* **Work request 1**
Retype the article below on the exhibit honoring Mennonite mothers from "In late 2008, Dirks" to "were on board.", keeping every word and punctuation mark unchanged.
* **Work request 2**
Carry on the article about the "Along the Road to Freedom" exhibit, picking up right after its final sentence.

Seeking to honour the faith of Mennonite mothers who single-handedly brought their families through difficult and challenging experiences to safety, Winnipeg artist Ray Dirks has created “Along the Road to Freedom,” a travelling exhibit currently on display at Conrad Grebel University College’s new gallery in Waterloo, Ont.
The women depicted lost their husbands in Russia and were left alone to raise their families during a time of great turmoil, suffering and violence in the 1930s and ’40s.
“They were people who felt utter despair at times, people who clambered through war, but who still, in the end, held onto their faith in God and family,” says Dirks, who is also curator of the Mennonite Heritage Centre Gallery in Winnipeg.
In 1998, many of those children who emigrated with their single mothers from Germany after the Second World War decided it was time to unite in a celebration of thanksgiving for “50 years of peace, prosperity and freedom,” says Hans Funk, one of those children. This gathering was followed by the publication of Road to Freedom, a book that illustrated many of the hardships experienced by this immigrant group.
“But we missed one very, very important item in these two projects,” says Funk. “The courage and faith of the mothers who were left with the children with no means of feeding them, forced to leave their homes and all their basic assets confiscated.”
In late 2008, Dirks says that Funk, along with Nettie Dueck, Wanda Andres and Henry Bergen, came to him, “looking for advice on how to create something to honour mothers like theirs. After many meetings and wide-ranging discussions on what kind of artwork would best suit, I suggested that I could create a series of paintings that could fit the budget we discussed, could tour and therefore be seen by many more people than just [in] Winnipeg, and could become a book once I was finished painting.”
In early 2011, they began to look for families to sponsor paintings.“At first, finding sponsors was difficult, but I was always confident that once people would start hearing about and understanding the project, sponsorships would pick up,” says Dirks.
By 2012, more than 20 sponsors were on board.
Funk’s eyes well with tears as he recalls his mother, Maria, who died in 1978 at the age of 81. “It was a simple faith that sustained her,” he says.
He vividly recalls their flight with four other single-parent families from Poland to Germany, following the retreating German army and ahead of the advancing Russians. Travelling in horse-drawn wagons with ammunition flying overhead, Funk, under 10 at the time, says he and his family “were just outside the city of Lask when it was totally destroyed. From a distance we saw Dresden in flames. Not everyone made it,” he sadly reflects.

* **Dataset content**

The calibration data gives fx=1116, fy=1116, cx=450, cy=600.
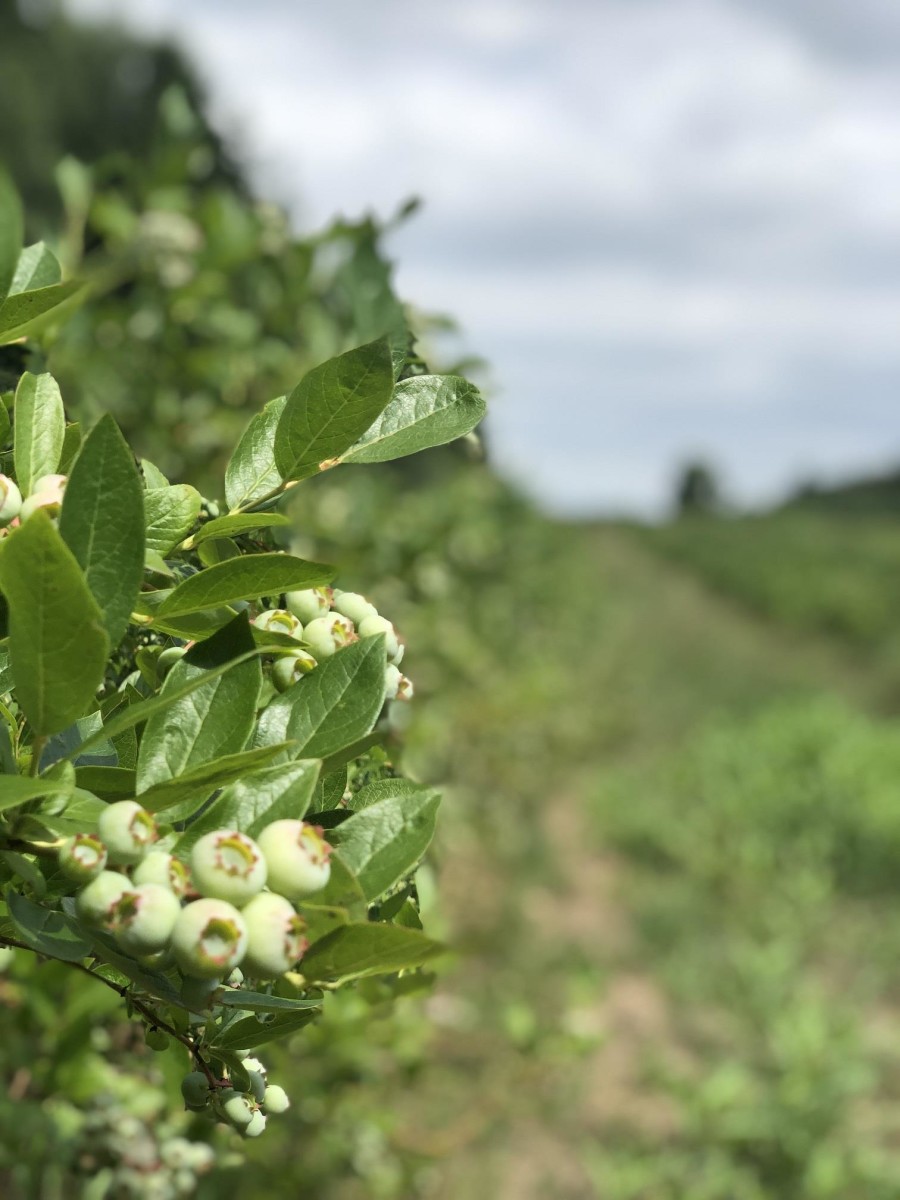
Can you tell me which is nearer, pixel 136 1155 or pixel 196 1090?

* **Response box 1**
In late 2008, Dirks says that Funk, along with Nettie Dueck, Wanda Andres and Henry Bergen, came to him, “looking for advice on how to create something to honour mothers like theirs. After many meetings and wide-ranging discussions on what kind of artwork would best suit, I suggested that I could create a series of paintings that could fit the budget we discussed, could tour and therefore be seen by many more people than just [in] Winnipeg, and could become a book once I was finished painting.”
In early 2011, they began to look for families to sponsor paintings.“At first, finding sponsors was difficult, but I was always confident that once people would start hearing about and understanding the project, sponsorships would pick up,” says Dirks.
By 2012, more than 20 sponsors were on board.

* **Response box 2**
But the strength of the mothers “who spent time on their knees in prayer left an indelible impression on him. It is stories like Maria Funk’s that Dirks is depicting.
“I paint from photos as much as I am able,” Dirks says. “From the outset, I decided I wanted the paintings to tell the subject’s story in a collage of images and words. I wanted each painting to be a journey along their roads to freedom. For each painting, I would meet with family members, listen to stories, . . . do more research.”
Funk’s oldest sister, Ilse, was born in 1924 with a congenital heart condition. “What she lacked in health, she gained in knowledge,” says Funk. Ilse is the only woman in this project who was not a mother. She gave up her medical studies in Russia to support and care for her family after their father was taken away, working tirelessly to help her family escape and to support them. She died during open-heart surgery in Winnipeg in June 1960 at the age of 35.
“The most powerful one moment for me was attending the unveiling of the Katja Goerz painting at the Tabor Home in Morden and holding the hand of one of the only two surviving subjects,” says Dirks, adding that both are now deceased. “Katja, 96 at the time, told me she wasn’t worth all the fuss. I was very happy to be able to hold her hand and tell her she definitely was worth the fuss.
“The most powerful painting for me is of the one woman who lost everything, all her children and her husband, finally arriving in Canada alone, the poorest of the poor in many ways,” Dirks continues. “Yet she was best known as a lovely, forgiving woman when she passed away in 1974. With no immediate family, I was happy and honoured to create an un-sponsored painting of that woman, Katherine Peters, my great aunt.”